BEGIN

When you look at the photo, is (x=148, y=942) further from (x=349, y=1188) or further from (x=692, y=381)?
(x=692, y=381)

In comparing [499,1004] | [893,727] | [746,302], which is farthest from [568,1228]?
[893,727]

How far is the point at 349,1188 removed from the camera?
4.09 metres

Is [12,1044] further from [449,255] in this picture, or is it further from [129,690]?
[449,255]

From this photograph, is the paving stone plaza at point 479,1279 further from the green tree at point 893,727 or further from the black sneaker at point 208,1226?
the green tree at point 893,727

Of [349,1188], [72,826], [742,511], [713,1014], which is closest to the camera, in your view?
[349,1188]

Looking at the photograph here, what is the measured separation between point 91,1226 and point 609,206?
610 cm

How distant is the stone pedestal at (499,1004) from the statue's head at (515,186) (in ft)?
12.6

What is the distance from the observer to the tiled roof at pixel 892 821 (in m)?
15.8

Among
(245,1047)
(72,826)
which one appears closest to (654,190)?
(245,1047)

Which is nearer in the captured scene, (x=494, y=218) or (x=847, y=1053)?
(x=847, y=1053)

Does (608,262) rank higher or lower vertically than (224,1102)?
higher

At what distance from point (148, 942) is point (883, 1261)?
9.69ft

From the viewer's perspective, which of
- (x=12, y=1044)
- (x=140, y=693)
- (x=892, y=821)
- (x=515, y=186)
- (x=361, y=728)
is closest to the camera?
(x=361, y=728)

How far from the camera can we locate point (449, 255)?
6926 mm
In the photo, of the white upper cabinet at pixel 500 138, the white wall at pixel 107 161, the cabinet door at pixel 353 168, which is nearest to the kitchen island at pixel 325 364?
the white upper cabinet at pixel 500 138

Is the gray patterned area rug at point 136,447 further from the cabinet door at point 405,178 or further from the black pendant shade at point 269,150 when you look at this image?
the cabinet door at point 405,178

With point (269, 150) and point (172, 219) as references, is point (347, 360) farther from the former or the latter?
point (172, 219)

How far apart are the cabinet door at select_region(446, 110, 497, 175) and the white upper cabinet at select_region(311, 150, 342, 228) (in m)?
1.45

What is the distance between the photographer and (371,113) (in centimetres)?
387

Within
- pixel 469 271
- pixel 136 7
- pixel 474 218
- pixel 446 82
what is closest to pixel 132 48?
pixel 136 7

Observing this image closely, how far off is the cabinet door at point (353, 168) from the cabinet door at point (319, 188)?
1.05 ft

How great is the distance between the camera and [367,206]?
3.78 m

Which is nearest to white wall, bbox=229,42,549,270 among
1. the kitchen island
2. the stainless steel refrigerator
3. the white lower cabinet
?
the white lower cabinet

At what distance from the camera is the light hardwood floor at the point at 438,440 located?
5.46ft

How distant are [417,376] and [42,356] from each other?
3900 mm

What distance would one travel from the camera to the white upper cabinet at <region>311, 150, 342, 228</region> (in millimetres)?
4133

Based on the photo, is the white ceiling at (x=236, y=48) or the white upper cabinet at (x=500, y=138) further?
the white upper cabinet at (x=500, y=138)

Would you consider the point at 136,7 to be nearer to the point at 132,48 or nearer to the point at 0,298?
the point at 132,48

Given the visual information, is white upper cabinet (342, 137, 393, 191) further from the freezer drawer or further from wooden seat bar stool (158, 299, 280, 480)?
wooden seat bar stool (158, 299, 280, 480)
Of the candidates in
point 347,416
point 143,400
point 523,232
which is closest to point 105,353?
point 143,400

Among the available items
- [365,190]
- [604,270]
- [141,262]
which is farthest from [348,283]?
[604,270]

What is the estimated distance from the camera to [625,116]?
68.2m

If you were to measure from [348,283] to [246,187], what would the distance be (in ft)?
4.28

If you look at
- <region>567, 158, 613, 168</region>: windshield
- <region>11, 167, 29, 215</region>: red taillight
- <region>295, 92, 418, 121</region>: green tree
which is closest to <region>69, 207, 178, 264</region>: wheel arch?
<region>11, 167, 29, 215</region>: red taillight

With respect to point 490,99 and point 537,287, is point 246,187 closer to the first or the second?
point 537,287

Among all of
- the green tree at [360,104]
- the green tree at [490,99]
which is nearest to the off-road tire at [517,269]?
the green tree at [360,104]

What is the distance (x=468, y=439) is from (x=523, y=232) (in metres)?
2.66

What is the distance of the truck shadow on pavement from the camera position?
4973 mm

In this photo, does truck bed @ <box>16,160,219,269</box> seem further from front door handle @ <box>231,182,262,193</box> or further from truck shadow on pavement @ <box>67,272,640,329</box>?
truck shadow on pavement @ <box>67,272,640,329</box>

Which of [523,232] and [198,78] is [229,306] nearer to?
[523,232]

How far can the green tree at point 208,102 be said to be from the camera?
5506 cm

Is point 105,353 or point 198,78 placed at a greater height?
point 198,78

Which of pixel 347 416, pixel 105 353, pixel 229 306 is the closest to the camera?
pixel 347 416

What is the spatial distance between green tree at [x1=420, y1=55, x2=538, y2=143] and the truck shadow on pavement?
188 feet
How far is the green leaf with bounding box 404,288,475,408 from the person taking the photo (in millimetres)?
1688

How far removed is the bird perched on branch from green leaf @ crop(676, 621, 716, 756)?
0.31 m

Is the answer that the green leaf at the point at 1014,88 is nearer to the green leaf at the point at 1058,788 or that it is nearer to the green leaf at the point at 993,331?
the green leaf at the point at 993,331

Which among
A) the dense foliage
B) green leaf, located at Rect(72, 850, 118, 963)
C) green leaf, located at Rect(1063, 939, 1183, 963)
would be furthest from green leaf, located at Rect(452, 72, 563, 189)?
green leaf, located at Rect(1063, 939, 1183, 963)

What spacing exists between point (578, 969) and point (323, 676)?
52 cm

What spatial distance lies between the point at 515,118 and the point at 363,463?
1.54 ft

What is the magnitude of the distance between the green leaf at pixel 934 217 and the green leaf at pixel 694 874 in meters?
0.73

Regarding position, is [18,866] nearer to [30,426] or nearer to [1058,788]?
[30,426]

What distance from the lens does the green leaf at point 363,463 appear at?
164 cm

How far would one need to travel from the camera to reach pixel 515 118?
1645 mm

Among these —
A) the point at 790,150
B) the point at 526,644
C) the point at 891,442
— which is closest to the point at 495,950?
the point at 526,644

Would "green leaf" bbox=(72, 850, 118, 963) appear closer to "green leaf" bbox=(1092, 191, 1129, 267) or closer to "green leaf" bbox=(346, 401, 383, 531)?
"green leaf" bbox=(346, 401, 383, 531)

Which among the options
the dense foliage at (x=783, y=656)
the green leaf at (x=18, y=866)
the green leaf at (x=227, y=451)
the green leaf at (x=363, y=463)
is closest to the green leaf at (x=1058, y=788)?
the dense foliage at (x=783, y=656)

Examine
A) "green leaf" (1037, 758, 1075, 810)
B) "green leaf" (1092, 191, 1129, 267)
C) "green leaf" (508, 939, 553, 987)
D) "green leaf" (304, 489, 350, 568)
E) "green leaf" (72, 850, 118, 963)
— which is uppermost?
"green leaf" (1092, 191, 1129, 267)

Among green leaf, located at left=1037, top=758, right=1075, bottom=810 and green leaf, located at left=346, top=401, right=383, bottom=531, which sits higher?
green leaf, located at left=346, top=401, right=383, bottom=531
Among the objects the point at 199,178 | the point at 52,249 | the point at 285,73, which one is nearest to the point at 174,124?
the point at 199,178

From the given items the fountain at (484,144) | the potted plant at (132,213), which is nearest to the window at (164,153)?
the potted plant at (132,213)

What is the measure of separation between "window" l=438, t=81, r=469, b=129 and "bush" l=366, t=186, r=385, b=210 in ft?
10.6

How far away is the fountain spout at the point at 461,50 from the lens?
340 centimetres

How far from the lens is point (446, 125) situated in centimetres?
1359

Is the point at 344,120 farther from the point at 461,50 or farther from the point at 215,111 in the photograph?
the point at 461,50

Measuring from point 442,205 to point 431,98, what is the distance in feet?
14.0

END

DIRECTION — Copy out the whole listing above, word for word, from its first line through its last.

WORKED ANSWER —
When you look at the photo, is (x=148, y=942) further from (x=349, y=1188) or further from (x=692, y=381)?
(x=692, y=381)

In comparing [499,1004] | [893,727] | [746,302], which is farthest from [568,1228]?
[893,727]

How far is the point at 349,1188 removed from the camera?
4.09 metres

Is [12,1044] further from [449,255] in this picture, or is it further from [129,690]?
[449,255]

From this photograph, is the paving stone plaza at point 479,1279 further from the green tree at point 893,727 or further from the black sneaker at point 208,1226?
the green tree at point 893,727

Of [349,1188], [72,826], [742,511], [713,1014], which is closest to the camera, in your view?
[349,1188]

Looking at the photograph here, what is the measured separation between point 91,1226 and point 609,206?
610 cm

How distant is the stone pedestal at (499,1004) from the statue's head at (515,186) (in ft)?
12.6

What is the distance from the observer to the tiled roof at pixel 892 821 (in m)?
15.8

Among
(245,1047)
(72,826)
which one appears closest to (654,190)?
(245,1047)

Which is nearer in the captured scene, (x=494, y=218) or (x=847, y=1053)?
(x=847, y=1053)

Does (608,262) rank higher or lower vertically than (224,1102)?
higher

At what distance from point (148, 942) is point (883, 1261)?
9.69ft

From the viewer's perspective, which of
- (x=12, y=1044)
- (x=140, y=693)
- (x=892, y=821)
- (x=515, y=186)
- (x=361, y=728)
is closest to the camera?
(x=361, y=728)

How far from the camera can we locate point (449, 255)?
6926 mm
In the photo, of the white upper cabinet at pixel 500 138, the white wall at pixel 107 161, the cabinet door at pixel 353 168, which is nearest to the kitchen island at pixel 325 364?
the white upper cabinet at pixel 500 138

Is the gray patterned area rug at point 136,447 further from the cabinet door at point 405,178 or further from the black pendant shade at point 269,150 when you look at this image?
the cabinet door at point 405,178

With point (269, 150) and point (172, 219) as references, is point (347, 360) farther from the former or the latter?
point (172, 219)

How far apart are the cabinet door at select_region(446, 110, 497, 175) and the white upper cabinet at select_region(311, 150, 342, 228) (in m)?
1.45

What is the distance between the photographer and (371,113) (in centimetres)?
387

Within
- pixel 469 271
- pixel 136 7
- pixel 474 218
- pixel 446 82
what is closest to pixel 132 48?
pixel 136 7

Observing this image closely, how far off is the cabinet door at point (353, 168) from the cabinet door at point (319, 188)?
1.05 ft

How great is the distance between the camera and [367,206]?
3.78 m

Which is nearest to white wall, bbox=229,42,549,270 among
1. the kitchen island
2. the stainless steel refrigerator
3. the white lower cabinet
?
the white lower cabinet

At what distance from the camera is the light hardwood floor at the point at 438,440 located?
5.46ft

How distant are [417,376] and [42,356] from each other?
3900 mm

What distance would one travel from the camera to the white upper cabinet at <region>311, 150, 342, 228</region> (in millimetres)?
4133

Based on the photo, is the white ceiling at (x=236, y=48) or the white upper cabinet at (x=500, y=138) further?
the white upper cabinet at (x=500, y=138)

Would you consider the point at 136,7 to be nearer to the point at 132,48 or nearer to the point at 0,298?
the point at 132,48

Given the visual information, is white upper cabinet (342, 137, 393, 191) further from the freezer drawer or further from wooden seat bar stool (158, 299, 280, 480)?
wooden seat bar stool (158, 299, 280, 480)
Of the candidates in
point 347,416
point 143,400
point 523,232
which is closest to point 105,353?
point 143,400

Among the available items
- [365,190]
- [604,270]
- [141,262]
which is farthest from [348,283]?
[604,270]

What is the estimated distance from the camera to [625,116]?
68.2m

If you were to measure from [348,283] to [246,187], what would the distance be (in ft)?
4.28

If you look at
- <region>567, 158, 613, 168</region>: windshield
- <region>11, 167, 29, 215</region>: red taillight
- <region>295, 92, 418, 121</region>: green tree
which is closest to <region>69, 207, 178, 264</region>: wheel arch?
<region>11, 167, 29, 215</region>: red taillight

With respect to point 490,99 and point 537,287, is point 246,187 closer to the first or the second?
point 537,287

Among all of
- the green tree at [360,104]
- the green tree at [490,99]
which is nearest to the off-road tire at [517,269]?
the green tree at [360,104]

What is the distance (x=468, y=439) is from (x=523, y=232) (in metres)?
2.66

What is the distance of the truck shadow on pavement from the camera position?
4973 mm

In this photo, does truck bed @ <box>16,160,219,269</box> seem further from front door handle @ <box>231,182,262,193</box> or further from truck shadow on pavement @ <box>67,272,640,329</box>?
truck shadow on pavement @ <box>67,272,640,329</box>

Which of [523,232] and [198,78] is [229,306] nearer to?
[523,232]

How far can the green tree at point 208,102 be said to be from the camera?
5506 cm

Is point 105,353 or point 198,78 placed at a greater height?
point 198,78

Which of pixel 347 416, pixel 105 353, pixel 229 306 is the closest to the camera?
pixel 347 416

What is the spatial distance between green tree at [x1=420, y1=55, x2=538, y2=143] and the truck shadow on pavement?
188 feet
How far is the green leaf with bounding box 404,288,475,408 from the person taking the photo (in millimetres)?
1688

How far removed is the bird perched on branch from green leaf @ crop(676, 621, 716, 756)?
0.31 m

Is the answer that the green leaf at the point at 1014,88 is nearer to the green leaf at the point at 1058,788 or that it is nearer to the green leaf at the point at 993,331?
the green leaf at the point at 993,331

Which among
A) the dense foliage
B) green leaf, located at Rect(72, 850, 118, 963)
C) green leaf, located at Rect(1063, 939, 1183, 963)
would be furthest from green leaf, located at Rect(452, 72, 563, 189)?
green leaf, located at Rect(1063, 939, 1183, 963)

What spacing exists between point (578, 969) and point (323, 676)?
52 cm

What spatial distance lies between the point at 515,118 and the point at 363,463?
1.54 ft

What is the magnitude of the distance between the green leaf at pixel 934 217 and the green leaf at pixel 694 874 in meters?
0.73

Regarding position, is [18,866] nearer to [30,426] or nearer to [1058,788]?
[30,426]

What distance from the lens does the green leaf at point 363,463 appear at?
164 cm

How far would one need to travel from the camera to reach pixel 515 118?
1645 mm

Among these —
A) the point at 790,150
B) the point at 526,644
C) the point at 891,442
— which is closest to the point at 495,950?
the point at 526,644

Would "green leaf" bbox=(72, 850, 118, 963) appear closer to "green leaf" bbox=(1092, 191, 1129, 267) or closer to "green leaf" bbox=(346, 401, 383, 531)?
"green leaf" bbox=(346, 401, 383, 531)

Which among the options
the dense foliage at (x=783, y=656)
the green leaf at (x=18, y=866)
the green leaf at (x=227, y=451)
the green leaf at (x=363, y=463)
is closest to the green leaf at (x=1058, y=788)?
the dense foliage at (x=783, y=656)

Examine
A) "green leaf" (1037, 758, 1075, 810)
B) "green leaf" (1092, 191, 1129, 267)
C) "green leaf" (508, 939, 553, 987)
D) "green leaf" (304, 489, 350, 568)
E) "green leaf" (72, 850, 118, 963)
— which is uppermost?
"green leaf" (1092, 191, 1129, 267)

Among green leaf, located at left=1037, top=758, right=1075, bottom=810 and green leaf, located at left=346, top=401, right=383, bottom=531, which sits higher?
green leaf, located at left=346, top=401, right=383, bottom=531
Among the objects the point at 199,178 | the point at 52,249 | the point at 285,73, which one is nearest to the point at 174,124?
the point at 199,178

From the given items the fountain at (484,144) | the potted plant at (132,213), which is nearest to the window at (164,153)?
the potted plant at (132,213)

What is the measure of separation between "window" l=438, t=81, r=469, b=129 and "bush" l=366, t=186, r=385, b=210 in ft?
10.6

How far away is the fountain spout at the point at 461,50 from the lens?
340 centimetres

How far from the lens is point (446, 125) situated in centimetres?
1359

Is the point at 344,120 farther from the point at 461,50 or farther from the point at 215,111 in the photograph?
the point at 461,50

Measuring from point 442,205 to point 431,98, what is the distance in feet?
14.0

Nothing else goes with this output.